Hyperspectral applications that employ gratings typically exploit only one grating order, since other orders that emerge from the grating at the same angle of dispersion would corrupt the spectrum measured with conventional FPAs. Previously, dualband infrared focal plane arrays (FPA), developed for multi-spectral imaging applications, have demonstrated advantages over conventional multi-FPA sensor configurations in compactness and band-to-band pixel registration. In addition, dualband and multiband FPA architectures of Quantum Structure Infrared Photodetector (QSIP) technology would enable applications beyond simple multi-spectral imaging. For example, In the case of dual- (or multi-) waveband FPAs, the different grating orders can be paired with the FPA wavebands, allowing high efficiency hyperspectral imaging over very broad wavelength regions.

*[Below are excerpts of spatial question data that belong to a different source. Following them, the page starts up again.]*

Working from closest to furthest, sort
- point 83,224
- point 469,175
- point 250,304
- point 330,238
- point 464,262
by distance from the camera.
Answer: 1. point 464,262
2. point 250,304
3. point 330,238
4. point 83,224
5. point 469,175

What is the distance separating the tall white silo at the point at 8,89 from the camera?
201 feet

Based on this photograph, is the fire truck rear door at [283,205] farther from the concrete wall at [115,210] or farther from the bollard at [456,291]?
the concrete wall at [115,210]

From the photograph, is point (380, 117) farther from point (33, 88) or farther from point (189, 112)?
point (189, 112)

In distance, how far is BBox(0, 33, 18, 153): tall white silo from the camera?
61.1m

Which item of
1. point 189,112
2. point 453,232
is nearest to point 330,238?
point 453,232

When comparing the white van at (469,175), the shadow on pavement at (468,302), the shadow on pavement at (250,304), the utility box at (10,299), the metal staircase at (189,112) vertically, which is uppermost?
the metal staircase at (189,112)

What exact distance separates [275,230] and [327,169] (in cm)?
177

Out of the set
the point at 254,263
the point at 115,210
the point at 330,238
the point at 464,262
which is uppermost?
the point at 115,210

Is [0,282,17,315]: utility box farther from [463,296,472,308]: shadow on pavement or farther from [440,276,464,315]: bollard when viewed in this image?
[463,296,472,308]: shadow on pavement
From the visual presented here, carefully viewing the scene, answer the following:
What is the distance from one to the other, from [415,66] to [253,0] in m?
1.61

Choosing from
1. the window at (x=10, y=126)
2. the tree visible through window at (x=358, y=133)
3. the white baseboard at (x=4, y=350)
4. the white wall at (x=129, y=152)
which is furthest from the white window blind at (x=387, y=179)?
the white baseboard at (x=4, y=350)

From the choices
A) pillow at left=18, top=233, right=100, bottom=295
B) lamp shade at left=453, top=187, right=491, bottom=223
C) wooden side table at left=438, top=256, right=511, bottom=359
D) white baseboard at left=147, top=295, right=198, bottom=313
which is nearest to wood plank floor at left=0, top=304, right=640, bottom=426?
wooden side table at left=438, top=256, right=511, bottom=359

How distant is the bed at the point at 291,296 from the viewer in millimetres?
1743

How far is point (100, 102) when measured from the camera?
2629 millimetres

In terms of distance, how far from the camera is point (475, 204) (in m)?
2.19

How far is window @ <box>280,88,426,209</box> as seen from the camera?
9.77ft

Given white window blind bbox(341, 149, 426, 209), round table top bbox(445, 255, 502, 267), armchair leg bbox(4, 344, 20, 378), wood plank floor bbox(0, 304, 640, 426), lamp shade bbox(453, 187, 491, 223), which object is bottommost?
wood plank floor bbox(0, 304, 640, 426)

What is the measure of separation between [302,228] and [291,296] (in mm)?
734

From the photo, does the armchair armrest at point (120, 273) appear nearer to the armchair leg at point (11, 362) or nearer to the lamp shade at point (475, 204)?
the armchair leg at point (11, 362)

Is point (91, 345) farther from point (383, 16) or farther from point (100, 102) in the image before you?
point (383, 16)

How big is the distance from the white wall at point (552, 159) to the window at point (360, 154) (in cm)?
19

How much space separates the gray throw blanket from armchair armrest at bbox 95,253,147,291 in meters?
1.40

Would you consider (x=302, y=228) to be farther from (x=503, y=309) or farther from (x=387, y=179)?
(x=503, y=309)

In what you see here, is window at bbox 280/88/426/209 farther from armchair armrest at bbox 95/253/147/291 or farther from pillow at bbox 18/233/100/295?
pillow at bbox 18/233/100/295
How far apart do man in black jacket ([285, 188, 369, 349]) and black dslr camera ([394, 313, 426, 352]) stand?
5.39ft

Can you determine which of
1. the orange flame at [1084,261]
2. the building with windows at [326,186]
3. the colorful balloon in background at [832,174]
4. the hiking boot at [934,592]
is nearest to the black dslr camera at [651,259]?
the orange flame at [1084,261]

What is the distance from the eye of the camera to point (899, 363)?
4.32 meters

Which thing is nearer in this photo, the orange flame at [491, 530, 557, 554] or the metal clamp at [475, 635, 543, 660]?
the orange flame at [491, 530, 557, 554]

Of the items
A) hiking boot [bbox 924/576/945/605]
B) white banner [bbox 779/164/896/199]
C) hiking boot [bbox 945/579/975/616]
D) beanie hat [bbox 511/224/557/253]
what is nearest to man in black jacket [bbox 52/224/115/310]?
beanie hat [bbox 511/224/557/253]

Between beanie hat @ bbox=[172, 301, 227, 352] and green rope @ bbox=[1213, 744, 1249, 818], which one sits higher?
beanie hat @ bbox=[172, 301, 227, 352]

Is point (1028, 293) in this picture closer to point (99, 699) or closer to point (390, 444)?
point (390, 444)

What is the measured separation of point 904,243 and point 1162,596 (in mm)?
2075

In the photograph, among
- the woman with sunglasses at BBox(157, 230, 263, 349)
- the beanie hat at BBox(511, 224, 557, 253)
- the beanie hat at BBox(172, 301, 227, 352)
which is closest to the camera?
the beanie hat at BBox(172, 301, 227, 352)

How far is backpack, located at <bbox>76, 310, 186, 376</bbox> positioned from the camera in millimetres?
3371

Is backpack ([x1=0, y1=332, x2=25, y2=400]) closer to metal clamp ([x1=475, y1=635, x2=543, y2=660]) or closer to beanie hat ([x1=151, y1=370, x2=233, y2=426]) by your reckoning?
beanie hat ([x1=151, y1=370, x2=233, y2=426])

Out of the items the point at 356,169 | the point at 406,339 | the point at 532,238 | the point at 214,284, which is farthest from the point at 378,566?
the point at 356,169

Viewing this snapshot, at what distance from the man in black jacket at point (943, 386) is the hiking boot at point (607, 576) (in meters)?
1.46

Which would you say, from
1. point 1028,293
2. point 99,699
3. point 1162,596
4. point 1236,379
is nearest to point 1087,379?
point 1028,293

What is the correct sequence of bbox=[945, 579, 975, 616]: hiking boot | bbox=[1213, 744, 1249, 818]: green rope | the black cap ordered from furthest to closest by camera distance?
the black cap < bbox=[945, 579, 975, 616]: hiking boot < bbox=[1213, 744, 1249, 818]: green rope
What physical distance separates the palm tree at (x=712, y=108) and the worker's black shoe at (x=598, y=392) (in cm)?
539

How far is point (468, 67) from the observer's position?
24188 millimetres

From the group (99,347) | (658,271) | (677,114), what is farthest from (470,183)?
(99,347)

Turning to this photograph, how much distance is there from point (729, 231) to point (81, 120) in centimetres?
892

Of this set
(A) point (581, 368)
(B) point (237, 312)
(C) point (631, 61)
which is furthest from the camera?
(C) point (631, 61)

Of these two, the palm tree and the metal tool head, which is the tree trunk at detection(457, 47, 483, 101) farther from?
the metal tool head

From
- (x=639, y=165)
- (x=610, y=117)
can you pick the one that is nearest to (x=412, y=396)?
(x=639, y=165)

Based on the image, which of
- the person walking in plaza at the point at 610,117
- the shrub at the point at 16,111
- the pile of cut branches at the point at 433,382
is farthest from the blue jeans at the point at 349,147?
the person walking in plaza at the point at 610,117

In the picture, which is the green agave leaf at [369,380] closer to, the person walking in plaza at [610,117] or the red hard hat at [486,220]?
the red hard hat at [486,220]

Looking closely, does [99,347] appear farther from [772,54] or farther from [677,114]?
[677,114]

Exploiting the “third dimension” of FPA detecting layers for this type of hyperspectral application has been demonstrated previously. As time progresses, multi-waveband FPAs are expected to provide an increase in spectral information at the pixel level without the need for external (e.g. dispersive) optical elements. As the number of wavebands increases to the point of providing spectral overlap of adjacent spectral resolution elements, hyperspectral capability is then achieved by the FPA acting alone. This technology may someday become possible through advanced QSIP architectures having photons of different wavelength continuously absorbed at different depths, and their resulting photocurrents isolated with a vertical grid of contacts or an equivalent mechanism for transporting depth-dependent signal photocurrent to a read-out circuit unit cell.